*WHAT IS NEEDED*.
Resume the passage below about the SSS parallel computer project, picking up after its final sentence.

The SSS project started after a Supercomputing Research Center (SRC) engineer, Ken Iobst, noticed a novel way to implement a parallel computer. Previous massively SIMD designs, like the Connection Machines, consisted of a large number of individual processing elements consisting of a simple processor and some local memory. Results that needed to be passed from element to element were passed along networking links at relatively slow speeds. This was a serious bottleneck in most parallel designs, which limited their use to certain roles where these interdependencies could be reduced.

Iobst's idea was to use the super-fast scatter/gather hardware from the Cray-3 to move the data around instead of using a separate network. This would offer at least an order of magnitudes better performance than systems based on "commodity" hardware. Better yet, the machine would still include a complete Cray-3 CPU, allowing the machine as a whole to use either SIMD or vector instructions depending on the particulars of the problem.

Data extracted from a collection:
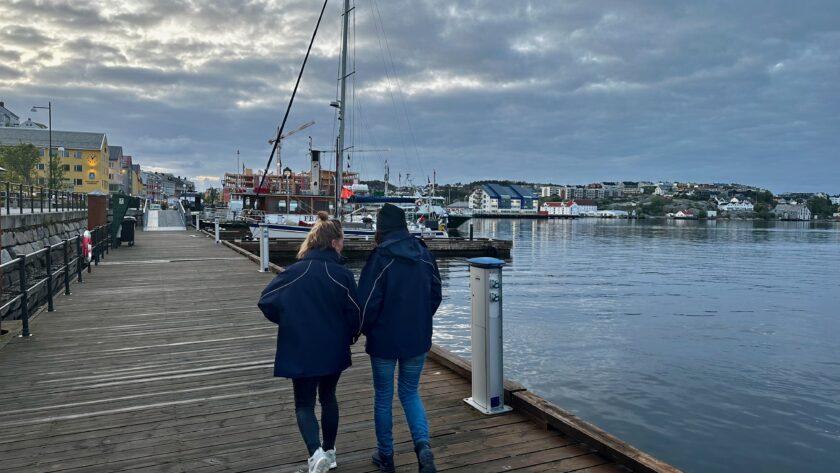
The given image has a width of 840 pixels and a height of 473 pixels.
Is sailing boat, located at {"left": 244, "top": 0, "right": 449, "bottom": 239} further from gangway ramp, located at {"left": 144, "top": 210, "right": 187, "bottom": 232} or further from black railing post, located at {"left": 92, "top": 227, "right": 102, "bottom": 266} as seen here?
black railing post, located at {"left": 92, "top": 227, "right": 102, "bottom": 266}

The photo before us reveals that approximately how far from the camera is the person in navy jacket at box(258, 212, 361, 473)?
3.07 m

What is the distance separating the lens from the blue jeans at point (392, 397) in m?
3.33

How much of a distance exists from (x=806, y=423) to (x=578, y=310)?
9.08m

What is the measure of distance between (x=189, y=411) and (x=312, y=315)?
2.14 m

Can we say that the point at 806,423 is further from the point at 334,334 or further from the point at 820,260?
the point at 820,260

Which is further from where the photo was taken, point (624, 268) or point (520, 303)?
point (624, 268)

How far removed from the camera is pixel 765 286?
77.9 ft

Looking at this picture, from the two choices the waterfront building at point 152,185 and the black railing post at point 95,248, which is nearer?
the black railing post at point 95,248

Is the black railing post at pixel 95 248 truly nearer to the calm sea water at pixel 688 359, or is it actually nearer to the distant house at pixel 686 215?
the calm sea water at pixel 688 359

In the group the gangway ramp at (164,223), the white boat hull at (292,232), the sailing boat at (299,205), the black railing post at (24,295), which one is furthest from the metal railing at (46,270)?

--

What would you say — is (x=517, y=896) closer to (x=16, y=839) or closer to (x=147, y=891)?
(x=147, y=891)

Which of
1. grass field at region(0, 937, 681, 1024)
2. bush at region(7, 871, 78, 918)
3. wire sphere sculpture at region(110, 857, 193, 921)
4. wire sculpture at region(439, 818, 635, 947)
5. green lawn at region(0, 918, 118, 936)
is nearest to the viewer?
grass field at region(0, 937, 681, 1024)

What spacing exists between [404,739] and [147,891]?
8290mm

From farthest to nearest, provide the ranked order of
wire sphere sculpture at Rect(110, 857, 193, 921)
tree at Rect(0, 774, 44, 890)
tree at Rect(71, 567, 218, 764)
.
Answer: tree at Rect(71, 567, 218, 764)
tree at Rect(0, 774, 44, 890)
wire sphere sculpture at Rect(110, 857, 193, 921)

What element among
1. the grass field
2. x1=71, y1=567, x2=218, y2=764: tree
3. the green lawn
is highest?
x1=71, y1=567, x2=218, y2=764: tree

*EXERCISE OUTPUT*.
Now all that remained was the selection of a processor. Since the Cray-3 already had a vector processor for heavy computing, the SIMD processors themselves could be considerably simpler, handling only the most basic instructions. This is where the SSS concept was truly unique; since the problem with most SIMD machines was moving data around, Iobst suggested that the processors be built into the SRAM chips themselves.

Memory is normally organized within the RAM chips in a row/column format, with a controller on the chip reading requested data from the chip in parallel across the rows, then assembling the results into 32- or 64-bit words for processing by the CPU. In the SSS concept, the chips would also be equipped with a series of single-bit computers operating on a particular column of all the rows are at once—this meant that the processors could access data at very high speeds, about 100x as fast as normal. Add to this the speed of the "network" implemented by the scatter/gather hardware, and the system could be scaled to sizes considerably greater than existing SIMD systems.

Each processor could accept two commands every 200 nanoseconds, for an effective cycle rate of 100 ns (10 MHz). A fully equipped system with 1,024,000 processors would have an aggregate processing capability of 32 TFlops. [3]

Construction

In August 1994 the NSA contracted Cray Computer Corporation (CCC) to build a 512,000 processor design with 2,048 processors per RAM chip. [2] [4] National Semiconductor was selected to produce Iobst's design, where Mark Norder and Jennifer Schrader modified the design and laid it out for production.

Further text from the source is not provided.